The 106 failures of 2009 are the most in a single year since 1992. Though nowhere near the scale yet of the huge bank collapses of the late 1980s and early '90s - 534 banks closed in 1989 alone - many analysts believe the current wave of failures is just now getting ready to break. The FDIC has flagged 416 banks and thrifts with combined assets totaling almost $300 billion as at-risk, adding more than 100 to the problem list in the second quarter.

One of the biggest current sources of that risk is losses on deteriorating commercial real estate mortgage, with small- and medium-sized banks particularly overweight in CRE loans, FDIC Chairman Sheila Bair and other federal regulators said in testimony last week before the U.S. Senate Banking, Housing and Urban Affairs Committee.

*Records shown:*
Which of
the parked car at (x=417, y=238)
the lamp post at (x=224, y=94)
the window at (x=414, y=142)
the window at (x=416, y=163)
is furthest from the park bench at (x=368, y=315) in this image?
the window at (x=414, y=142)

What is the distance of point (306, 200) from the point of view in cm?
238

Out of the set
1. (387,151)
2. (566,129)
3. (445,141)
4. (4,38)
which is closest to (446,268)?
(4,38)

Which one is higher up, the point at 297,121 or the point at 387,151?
---
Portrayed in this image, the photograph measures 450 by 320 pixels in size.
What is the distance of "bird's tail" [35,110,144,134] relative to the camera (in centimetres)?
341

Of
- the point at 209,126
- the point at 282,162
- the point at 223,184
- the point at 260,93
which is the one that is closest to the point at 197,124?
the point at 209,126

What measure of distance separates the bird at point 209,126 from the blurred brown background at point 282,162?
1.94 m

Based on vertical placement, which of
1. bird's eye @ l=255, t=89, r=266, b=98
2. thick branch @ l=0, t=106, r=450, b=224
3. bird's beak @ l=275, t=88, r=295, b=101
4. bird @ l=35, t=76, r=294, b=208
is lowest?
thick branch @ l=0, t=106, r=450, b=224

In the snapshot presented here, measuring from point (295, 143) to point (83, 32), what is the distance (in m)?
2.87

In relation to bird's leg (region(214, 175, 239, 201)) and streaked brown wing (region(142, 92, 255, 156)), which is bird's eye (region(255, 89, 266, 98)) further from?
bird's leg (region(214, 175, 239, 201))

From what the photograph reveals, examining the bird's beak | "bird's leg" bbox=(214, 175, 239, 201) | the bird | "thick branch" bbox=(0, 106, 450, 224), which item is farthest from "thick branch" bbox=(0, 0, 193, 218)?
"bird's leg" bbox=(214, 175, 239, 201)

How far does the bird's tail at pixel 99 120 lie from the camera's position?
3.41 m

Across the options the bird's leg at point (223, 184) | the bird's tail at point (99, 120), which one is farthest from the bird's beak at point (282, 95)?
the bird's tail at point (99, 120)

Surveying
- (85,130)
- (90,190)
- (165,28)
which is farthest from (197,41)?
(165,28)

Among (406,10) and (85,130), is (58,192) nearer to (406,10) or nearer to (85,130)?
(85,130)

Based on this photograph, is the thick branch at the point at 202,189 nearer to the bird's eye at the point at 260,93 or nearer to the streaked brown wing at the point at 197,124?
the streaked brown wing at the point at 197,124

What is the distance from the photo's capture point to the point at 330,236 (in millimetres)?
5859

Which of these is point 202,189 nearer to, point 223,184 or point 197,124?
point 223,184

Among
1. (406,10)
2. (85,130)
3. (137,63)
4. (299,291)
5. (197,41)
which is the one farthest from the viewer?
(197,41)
--
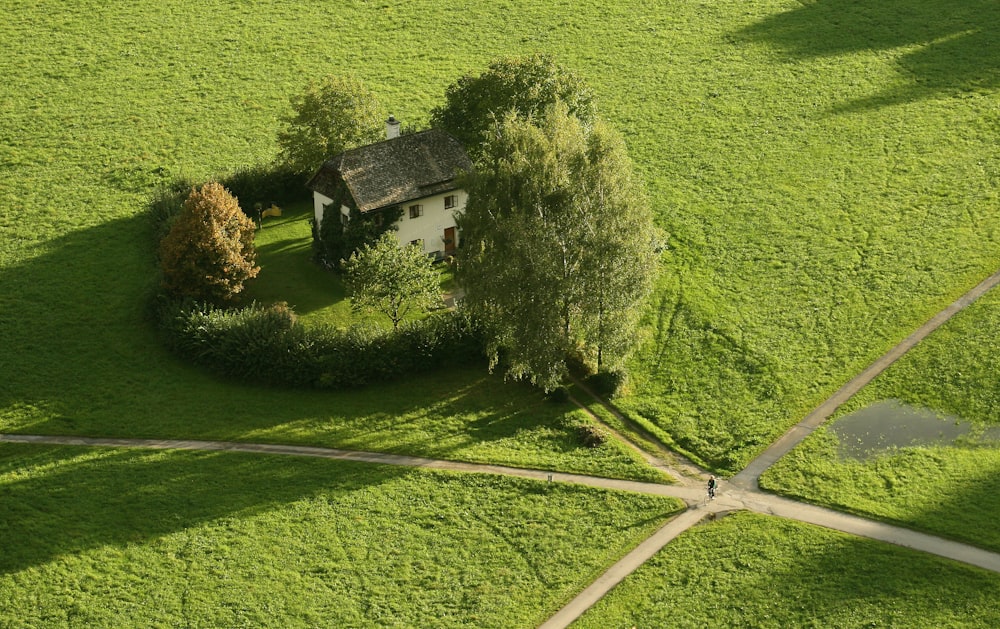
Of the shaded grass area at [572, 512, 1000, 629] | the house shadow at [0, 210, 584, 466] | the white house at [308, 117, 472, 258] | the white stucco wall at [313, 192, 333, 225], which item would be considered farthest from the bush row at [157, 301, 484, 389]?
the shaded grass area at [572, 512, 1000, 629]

*Required actions:*
a) According to the bank failures text, how many banks closed in 1989 alone?
b) Summarize the bank failures text in two sentences.
The records are separate from the bank failures text and have nothing to do with it.

*Solved tasks:*
a) 534 banks closed in 1989 alone.

b) The 106 bank failures of 2009 were the most in a single year since 1992, and the FDIC has flagged 416 banks and thrifts with almost $300 billion in combined assets as at-risk. Regulators including FDIC Chairman Sheila Bair told a Senate committee that losses on deteriorating commercial real estate mortgages are one of the biggest current sources of risk, especially for small- and medium-sized banks.